## Dataset excerpts:
╔══

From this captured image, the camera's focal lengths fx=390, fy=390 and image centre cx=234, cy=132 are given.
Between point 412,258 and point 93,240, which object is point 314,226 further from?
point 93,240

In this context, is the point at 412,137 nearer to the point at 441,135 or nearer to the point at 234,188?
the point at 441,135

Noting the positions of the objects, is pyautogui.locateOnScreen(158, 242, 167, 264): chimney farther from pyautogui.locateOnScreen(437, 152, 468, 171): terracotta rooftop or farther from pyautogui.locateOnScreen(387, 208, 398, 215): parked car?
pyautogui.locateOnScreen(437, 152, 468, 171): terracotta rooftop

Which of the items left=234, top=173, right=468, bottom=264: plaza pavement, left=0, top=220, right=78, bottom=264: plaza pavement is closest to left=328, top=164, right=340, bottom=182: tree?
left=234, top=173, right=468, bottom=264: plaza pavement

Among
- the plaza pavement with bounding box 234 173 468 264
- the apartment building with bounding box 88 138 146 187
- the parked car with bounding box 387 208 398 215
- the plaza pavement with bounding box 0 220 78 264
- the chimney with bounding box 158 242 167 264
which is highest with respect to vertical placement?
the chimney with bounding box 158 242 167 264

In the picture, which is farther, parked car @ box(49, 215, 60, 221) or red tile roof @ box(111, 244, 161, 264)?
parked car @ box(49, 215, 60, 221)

╚══
╔══

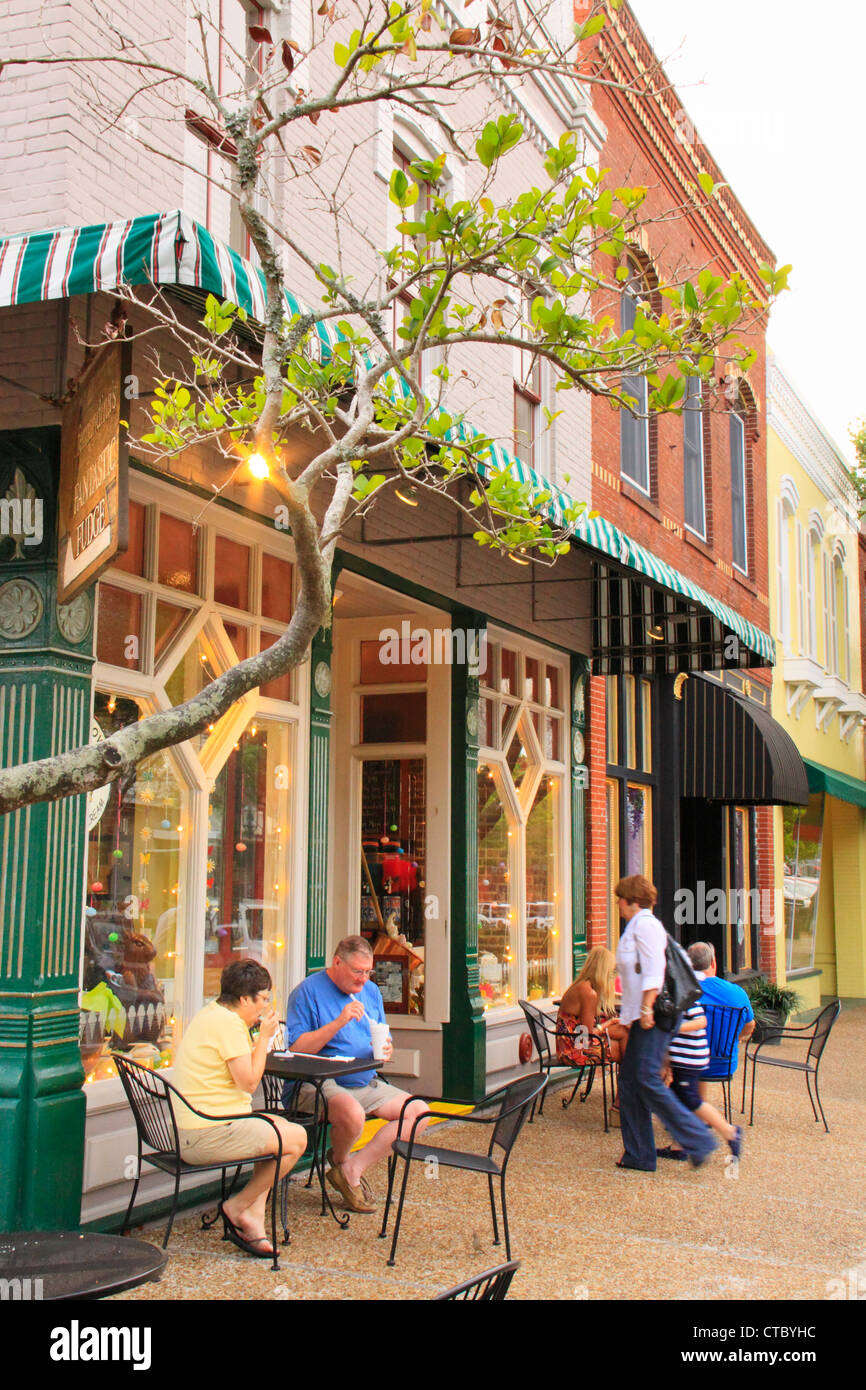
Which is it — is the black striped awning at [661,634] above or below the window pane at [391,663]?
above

╚══

Identify every line in the records above that contains the string "right", and copy each of those lines in full. Case counts.

## Exercise output:
Which of the items left=234, top=173, right=468, bottom=264: plaza pavement, left=0, top=220, right=78, bottom=264: plaza pavement is closest to left=328, top=164, right=340, bottom=182: tree?
left=234, top=173, right=468, bottom=264: plaza pavement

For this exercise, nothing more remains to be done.